[TASK TO COMPLETE] A word-for-word copy of the entries, with the images left out, is what you should write.
*** Opening RECORDS FOR THIS EXERCISE ***
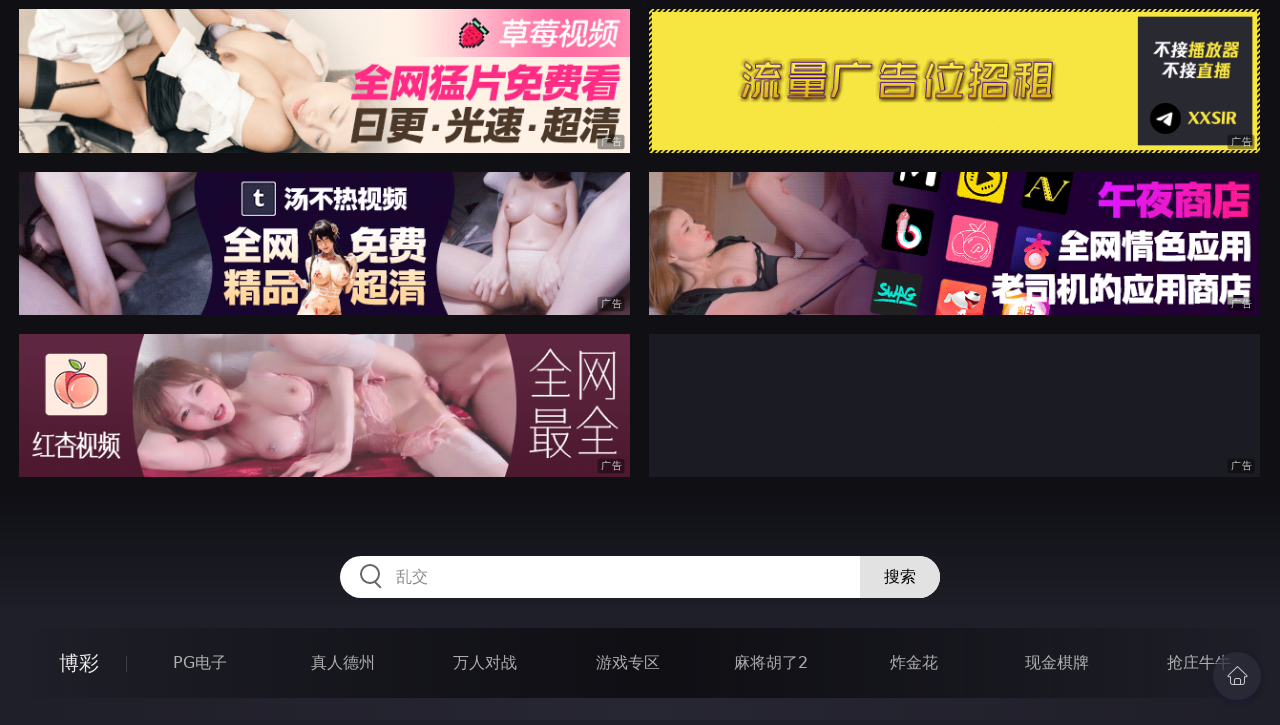

--- FILE ---
content_type: text/html
request_url: http://223nai.com/htm/2023/2/3/miqingxiaoyuan/566611.html
body_size: 5286
content:
<!DOCTYPE html>
<html lang="zh-CN">
<head>
    <meta charset="utf-8">
    <meta http-equiv="Content-type" name="viewport" content="initial-scale=1.0, maximum-scale=1.0, user-scalable=no, width=device-width" />
	<meta name="keywords" content="与阿姨一家的乱伦,狠狠淫XX日本AV,欧美AV,国产AV,艳照门视频" />
	<meta name="description" content="与阿姨一家的乱伦,狠狠淫XX日本AV,欧美AV,国产AV,艳照门视频" />
	<title>与阿姨一家的乱伦  - 狠狠淫XX</title>
	<link rel="stylesheet" href="/static/css/style.css" />
</head>
<body ontouchstart>
<div id="topBox"></div>
<div id="header"></div>
<div class="wrap">
	<div class="menu clearfix">
		<dl>
			<dt><a href="/shipin/index.html">视频</a></dt>
			<dd><a href="/yazhouav/index.html">亚洲ＡＶ</a></dd>
			<dd><a href="/zipaitoupai/index.html">自拍偷拍</a></dd>
			<dd><a href="/oumeiav/index.html">欧美ＡＶ</a></dd>
			<dd><a href="/3ddonghua/index.html">３Ｄ动画</a></dd>
			<dd><a href="/shunvrenqi/index.html">熟女人妻</a></dd>
			<dd><a href="/siwazhifu/index.html">丝袜制服</a></dd>
			<dd><a href="/zhubozhibo/index.html">主播直播</a></dd>
			<dd><a href="/smlinglei/index.html">ＳＭ另类</a></dd>
		</dl>
		<dl>
			<dt><a href="/dianying/index.html">电影</a></dt>
			<dd><a href="/yazhouxingai/index.html">亚洲性爱</a></dd>
			<dd><a href="/toupaizipai/index.html">偷拍自拍</a></dd>
			<dd><a href="/chengrenkatong/index.html">成人卡通</a></dd>
			<dd><a href="/oumeixingai/index.html">欧美性爱</a></dd>
			<dd><a href="/zhifusiwa/index.html">制服丝袜</a></dd>
			<dd><a href="/sanjijingdian/index.html">经典三级</a></dd>
			<dd><a href="/luanlunshunv/index.html">乱伦熟女</a></dd>
			<dd><a href="/lingleibiantai/index.html">另类变态</a></dd>
		</dl>
		<dl>
			<dt><a href="/tupian/index.html">图片</a></dt>
			<dd><a href="/toukuizipai/index.html">偷窥自拍</a></dd>
			<dd><a href="/yazhousetu/index.html">亚洲色图</a></dd>
			<dd><a href="/oumeisetu/index.html">欧美色图</a></dd>
			<dd><a href="/dongmantupian/index.html">动漫图片</a></dd>
			<dd><a href="/meituisiwa/index.html">美腿丝袜</a></dd>
			<dd><a href="/qingchunweimei/index.html">清纯唯美</a></dd>
			<dd><a href="/shunvtuqu/index.html">熟女图区</a></dd>
			<dd><a href="/lingleitupian/index.html">另类图片</a></dd>
		</dl>
		<dl>
			<dt><a href="/xiaoshuo/index.html">小说</a></dt>
			<dd><a href="/doushijiqing/index.html">都市激情</a></dd>
			<dd><a href="/jiatingluanlun/index.html">家庭乱伦</a></dd>
			<dd><a href="/renqinvyou/index.html">人妻女友</a></dd>
			<dd><a href="/wuxiagudian/index.html">武侠古典</a></dd>
			<dd><a href="/miqingxiaoyuan/index.html">迷情校园</a></dd>
			<dd><a href="/lingleixiaoshuo/index.html">另类小说</a></dd>
			<dd><a href="/huangsexiaohua/index.html">黄色笑话</a></dd>
			<dd><a href="/xingaijiqiao/index.html">性爱技巧</a></dd>
		</dl>
		<div id="subMenuBox"></div>
	</div>
</div>
<div id="midBox"></div>
<div class="wrap">
	<div class="main">
		<h1>与阿姨一家的乱伦</h1>
		<div class="content">

		
<p>　　今年七月暑假的时候，正好是我的１６岁生日，接到阿姨从香港寄来的信，阿姨是妈妈的亲妹妹，居住在香港，父母亲带着我和妹妹，在八年前全家移民至澳洲雪梨居住。</p>
<p>　　离开了香港这么多年了，我也很想回去看看，依稀记得香港的海滩很美，留在雪梨过暑假也没意思，回去香港的海滩游游泳，晒一身古铜色的皮肤回来多好呀！爸妈也同意我回去走走，反正在香港有阿姨照顾，吃住都不是问题，收拾了一些简单的行李后，这个週未，我就飞到了香港。</p>
<p>　　踏出机场边检的自动玻璃门后，虽然已经差不多八年没见，我还是一眼就认出了亚姨。隔着玻璃见她正站在接机的人群前，双手扶着栏杆，正望着出来的人群，我想她还正在找着一个八岁的小男孩。</p>
<p>　　当我走到她面前，介绍我自已的时候，我才发觉阿姨是那么的美丽，长长乌黑的秀髮散落至两肩上，大约３５岁左右，一双水汪汪的眼睛，挺直的鼻樑，嘴唇微微向两边趐起，笑起来有两个小酒窝，身穿一件紧身浅黄色的运动衣，充份的将两个３６”Ｄ的大乳房展示出来，还好穿着内衣，不然的话，我想我鼻孔里一定会流出血来。阿姨下身穿着一条深宗色的迷你裙，将两条秀长、均匀的美腿衬托出来，脚上一双白球鞋，望着她，胯间感觉有点股起来了。</p> <div class="b300"><div id="txtxi_b1" class="h100">
		</div>
		<div class="post-link">
			<a href=/htm/2023/2/6/miqingxiaoyuan/566882.html class=prev>上一篇<span class=mobile>：<h2>我的ＯＬ嬌妻夏&#389966-9</h2></span></a><a href=/htm/2023/2/3/miqingxiaoyuan/566610.html class=next>下一篇<span class=mobile>：<h2>美丽的丝袜老师妈妈 22</h2></span></a>
		</div>
	</div>
</div>
<div id="btmBox"></div>
<script src="/static/js/common.js"></script>
<script src="/static/js/base.js"></script>
</body>
</html>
*** Closing RECORDS FOR THIS EXERCISE ***
[TASK RESPONSE]
--- FILE ---
content_type: text/html
request_url: http://223nai.com/htm/2023/2/3/miqingxiaoyuan/566611.html
body_size: 5286
content:
<!DOCTYPE html>
<html lang="zh-CN">
<head>
    <meta charset="utf-8">
    <meta http-equiv="Content-type" name="viewport" content="initial-scale=1.0, maximum-scale=1.0, user-scalable=no, width=device-width" />
	<meta name="keywords" content="与阿姨一家的乱伦,狠狠淫XX日本AV,欧美AV,国产AV,艳照门视频" />
	<meta name="description" content="与阿姨一家的乱伦,狠狠淫XX日本AV,欧美AV,国产AV,艳照门视频" />
	<title>与阿姨一家的乱伦  - 狠狠淫XX</title>
	<link rel="stylesheet" href="/static/css/style.css" />
</head>
<body ontouchstart>
<div id="topBox"></div>
<div id="header"></div>
<div class="wrap">
	<div class="menu clearfix">
		<dl>
			<dt><a href="/shipin/index.html">视频</a></dt>
			<dd><a href="/yazhouav/index.html">亚洲ＡＶ</a></dd>
			<dd><a href="/zipaitoupai/index.html">自拍偷拍</a></dd>
			<dd><a href="/oumeiav/index.html">欧美ＡＶ</a></dd>
			<dd><a href="/3ddonghua/index.html">３Ｄ动画</a></dd>
			<dd><a href="/shunvrenqi/index.html">熟女人妻</a></dd>
			<dd><a href="/siwazhifu/index.html">丝袜制服</a></dd>
			<dd><a href="/zhubozhibo/index.html">主播直播</a></dd>
			<dd><a href="/smlinglei/index.html">ＳＭ另类</a></dd>
		</dl>
		<dl>
			<dt><a href="/dianying/index.html">电影</a></dt>
			<dd><a href="/yazhouxingai/index.html">亚洲性爱</a></dd>
			<dd><a href="/toupaizipai/index.html">偷拍自拍</a></dd>
			<dd><a href="/chengrenkatong/index.html">成人卡通</a></dd>
			<dd><a href="/oumeixingai/index.html">欧美性爱</a></dd>
			<dd><a href="/zhifusiwa/index.html">制服丝袜</a></dd>
			<dd><a href="/sanjijingdian/index.html">经典三级</a></dd>
			<dd><a href="/luanlunshunv/index.html">乱伦熟女</a></dd>
			<dd><a href="/lingleibiantai/index.html">另类变态</a></dd>
		</dl>
		<dl>
			<dt><a href="/tupian/index.html">图片</a></dt>
			<dd><a href="/toukuizipai/index.html">偷窥自拍</a></dd>
			<dd><a href="/yazhousetu/index.html">亚洲色图</a></dd>
			<dd><a href="/oumeisetu/index.html">欧美色图</a></dd>
			<dd><a href="/dongmantupian/index.html">动漫图片</a></dd>
			<dd><a href="/meituisiwa/index.html">美腿丝袜</a></dd>
			<dd><a href="/qingchunweimei/index.html">清纯唯美</a></dd>
			<dd><a href="/shunvtuqu/index.html">熟女图区</a></dd>
			<dd><a href="/lingleitupian/index.html">另类图片</a></dd>
		</dl>
		<dl>
			<dt><a href="/xiaoshuo/index.html">小说</a></dt>
			<dd><a href="/doushijiqing/index.html">都市激情</a></dd>
			<dd><a href="/jiatingluanlun/index.html">家庭乱伦</a></dd>
			<dd><a href="/renqinvyou/index.html">人妻女友</a></dd>
			<dd><a href="/wuxiagudian/index.html">武侠古典</a></dd>
			<dd><a href="/miqingxiaoyuan/index.html">迷情校园</a></dd>
			<dd><a href="/lingleixiaoshuo/index.html">另类小说</a></dd>
			<dd><a href="/huangsexiaohua/index.html">黄色笑话</a></dd>
			<dd><a href="/xingaijiqiao/index.html">性爱技巧</a></dd>
		</dl>
		<div id="subMenuBox"></div>
	</div>
</div>
<div id="midBox"></div>
<div class="wrap">
	<div class="main">
		<h1>与阿姨一家的乱伦</h1>
		<div class="content">

		
<p>　　今年七月暑假的时候，正好是我的１６岁生日，接到阿姨从香港寄来的信，阿姨是妈妈的亲妹妹，居住在香港，父母亲带着我和妹妹，在八年前全家移民至澳洲雪梨居住。</p>
<p>　　离开了香港这么多年了，我也很想回去看看，依稀记得香港的海滩很美，留在雪梨过暑假也没意思，回去香港的海滩游游泳，晒一身古铜色的皮肤回来多好呀！爸妈也同意我回去走走，反正在香港有阿姨照顾，吃住都不是问题，收拾了一些简单的行李后，这个週未，我就飞到了香港。</p>
<p>　　踏出机场边检的自动玻璃门后，虽然已经差不多八年没见，我还是一眼就认出了亚姨。隔着玻璃见她正站在接机的人群前，双手扶着栏杆，正望着出来的人群，我想她还正在找着一个八岁的小男孩。</p>
<p>　　当我走到她面前，介绍我自已的时候，我才发觉阿姨是那么的美丽，长长乌黑的秀髮散落至两肩上，大约３５岁左右，一双水汪汪的眼睛，挺直的鼻樑，嘴唇微微向两边趐起，笑起来有两个小酒窝，身穿一件紧身浅黄色的运动衣，充份的将两个３６”Ｄ的大乳房展示出来，还好穿着内衣，不然的话，我想我鼻孔里一定会流出血来。阿姨下身穿着一条深宗色的迷你裙，将两条秀长、均匀的美腿衬托出来，脚上一双白球鞋，望着她，胯间感觉有点股起来了。</p> <div class="b300"><div id="txtxi_b1" class="h100">
		</div>
		<div class="post-link">
			<a href=/htm/2023/2/6/miqingxiaoyuan/566882.html class=prev>上一篇<span class=mobile>：<h2>我的ＯＬ嬌妻夏&#389966-9</h2></span></a><a href=/htm/2023/2/3/miqingxiaoyuan/566610.html class=next>下一篇<span class=mobile>：<h2>美丽的丝袜老师妈妈 22</h2></span></a>
		</div>
	</div>
</div>
<div id="btmBox"></div>
<script src="/static/js/common.js"></script>
<script src="/static/js/base.js"></script>
</body>
</html>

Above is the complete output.